だからこそ、祥子には「Ave Mujica」を続けてもらわなくてはいけない。喩え、どんなに苦しんでも、演出を考えて、曲を考えて、ずっと裏方をやってもらわなくてはいけない。世界を維持してもらわないとモーティスの存在意義に関わるのだから。
「……今、メンバーの中で祥子ちゃんの一番近くにいるのは初華ちゃんだから」
「あっ……!」
「祥子ちゃんのこと、よろしくね」
「──うん!」
幼馴染、自分が持っていたと思っていたものと同じアイデンティティを持ち、そして自分よりも遥かに長い時間共に過ごしている若葉睦からの太鼓判に、初華の目が輝いた。
当然、睦ならば彼の存在も知っている筈、それでも睦がよろしくね、と言ったのは自分なのだという嬉しさに顔が綻ぶ。
もし今日も残っているのなら、早速話しかけてみるつもりで。
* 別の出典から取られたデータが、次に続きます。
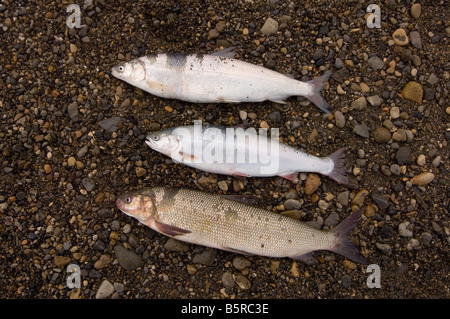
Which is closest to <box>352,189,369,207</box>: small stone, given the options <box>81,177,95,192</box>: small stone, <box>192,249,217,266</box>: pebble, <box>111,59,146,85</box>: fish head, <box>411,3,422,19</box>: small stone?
<box>192,249,217,266</box>: pebble

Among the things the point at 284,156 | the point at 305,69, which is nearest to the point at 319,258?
the point at 284,156

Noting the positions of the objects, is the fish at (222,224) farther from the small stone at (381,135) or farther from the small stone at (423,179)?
the small stone at (381,135)

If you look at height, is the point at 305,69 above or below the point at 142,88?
above

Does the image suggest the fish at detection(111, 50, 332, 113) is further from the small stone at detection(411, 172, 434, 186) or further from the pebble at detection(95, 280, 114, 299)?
the pebble at detection(95, 280, 114, 299)

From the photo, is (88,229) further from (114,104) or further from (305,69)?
(305,69)

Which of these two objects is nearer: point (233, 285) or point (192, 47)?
point (233, 285)

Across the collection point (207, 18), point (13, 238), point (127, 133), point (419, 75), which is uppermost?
point (207, 18)

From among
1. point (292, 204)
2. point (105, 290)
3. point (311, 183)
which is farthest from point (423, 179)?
point (105, 290)
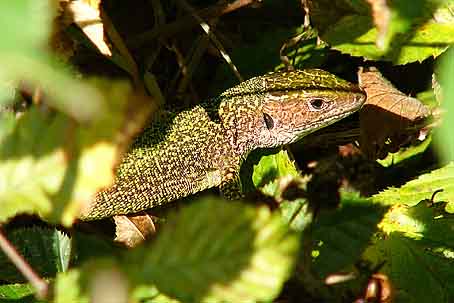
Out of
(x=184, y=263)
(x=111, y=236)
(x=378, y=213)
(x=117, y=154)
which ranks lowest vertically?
(x=111, y=236)

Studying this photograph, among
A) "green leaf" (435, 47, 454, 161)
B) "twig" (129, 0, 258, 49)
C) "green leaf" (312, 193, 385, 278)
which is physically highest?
"green leaf" (435, 47, 454, 161)

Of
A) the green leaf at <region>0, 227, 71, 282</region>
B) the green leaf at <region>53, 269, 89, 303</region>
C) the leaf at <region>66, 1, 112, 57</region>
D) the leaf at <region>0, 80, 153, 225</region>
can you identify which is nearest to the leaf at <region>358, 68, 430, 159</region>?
the leaf at <region>66, 1, 112, 57</region>

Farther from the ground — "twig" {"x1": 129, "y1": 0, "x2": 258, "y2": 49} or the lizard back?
"twig" {"x1": 129, "y1": 0, "x2": 258, "y2": 49}

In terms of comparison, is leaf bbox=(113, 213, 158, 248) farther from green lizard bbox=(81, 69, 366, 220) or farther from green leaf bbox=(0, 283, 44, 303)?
green leaf bbox=(0, 283, 44, 303)

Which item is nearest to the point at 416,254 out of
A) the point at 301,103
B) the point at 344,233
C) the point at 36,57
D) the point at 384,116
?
the point at 344,233

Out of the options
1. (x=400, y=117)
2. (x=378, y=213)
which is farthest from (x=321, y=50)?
(x=378, y=213)

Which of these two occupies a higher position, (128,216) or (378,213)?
(378,213)

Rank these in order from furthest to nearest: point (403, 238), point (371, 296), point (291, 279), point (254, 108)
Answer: point (254, 108) < point (403, 238) < point (371, 296) < point (291, 279)

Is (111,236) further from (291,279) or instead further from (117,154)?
(117,154)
それが自分に任されたのだという喜びを以って。
「初華ちゃん」
「ん?」
「今の祥子ちゃんには内緒だよ? ふふっ♪」
人差し指を口許に当て、悪戯に成功した子どものように笑うモーティスの真意は、もはや誰にも予測することは不可能だった。それは幼馴染として長い時間を過ごした祥子も、若葉睦の本性を朧げながら知っている匡導にすら。
突如としてギターを演奏するのではなくパフォーマンスを選んだ睦の様子が気になって手が止まっている祥子が、それに気づいてスマホを手に取ろうとした時、事務所の明かりが全点灯する。
「やっぱりまだいた……さきちゃん」
「初華……曲を作らなくてはいけませんから」
「──“ケンコウによくない! ”」
祥子の様子を見に来た初華は、夜遅くまで残っていた彼女に向かって指をクロスし「×」を作ってそう告げる。
「……健康?」
「寝不足なんだよ、今日はもう帰ろう? 寝ないといい曲浮かばないよ?」
「ですが……」
「さきちゃん? それとも、また私の家に泊まる?」
「いえ……きっとそろそろ、迎えが来ますわ」
「そっか」
初華の暖かい言葉に祥子は微笑みで返す。チラリと点いたスマホの画面には同じように心配しているのか問答無用で事務所に向かっている旨を記したメッセージが送られていた。
──睦のことは気がかりだし、曲が出来ていないという焦りはある。だけど、確かに集中力は途切れ途切れであることは事実であるため、一旦整理した方がいいと判断した。
「三角さん、どうも」
「あ……烏森さん」
「烏森、初華の家まで頼めますわね?」
「え、私の家ここから近いし、大丈夫だよ!」
「もう夜遅いし、女性が夜道で一人は危ないからさ」
「は……はい」
初華自身は睦の家以来となる匡導と顔を合わせ、祥子の押しもあって強引に後部座席に座らされる。祥子は一瞬だけ助手席に座ろうとしてから、匡導に視線で促されて初華の隣、後部座席のドアを開けて乗り込んだ。
「ありがとう、初華」
「ううん」
「俺からも感謝しますよ、三角さん。放っておくと不健康な生活しますから、お嬢は」
「うるさい、黙って運転していなさい烏森」
「はい」
以前、睦の家での様子や初華の家に泊まっていた時の話から想像していた関係とは少し違う、と初華は安堵していた。仲はいいのだろうけれど、彼女のことを「お嬢」と呼び敬語を使う匡導と彼を「烏森」と呼ぶ祥子は正に主従関係というべきものに見えていた。祥子の家の執事ではない、とは言っていたものの運転手をしているため近しいものなのだろうと初華は感じていた。
「ありがとうございました」
「いえいえ、これからもお嬢をよろしくお願いしますね」
「──はい!」
おなじく幼馴染であり、祥子を支えてきた彼にまでよろしくと言われた彼女は上機嫌でマンションのドアを潜る。
その死角で助手席に乗り込んだ祥子と匡導がどんなやり取りをしているのかを知らずに。
「家まで少し寝ますわ」
「眠いんなら早く帰ってきたらいいじゃねェの? 俺だってこの時間に運転すんの嫌なんだけど」
「素が出てますわ」
「……コホン、じゃなくて、誤魔化さないでもらっていいかな?」
「ふふ、早く帰りますわよ」
祥子にとって束の間の平穏、それは狭い車の中でシートを倒した時なのかもしれない。
車の揺れが心地よく感じて、穏やかな眠りに誘われていった彼女を睨みつけながら夜中に運転をさせられている彼はそれでも彼女が笑っているのなら、と溜息一つで許してしまうのだった。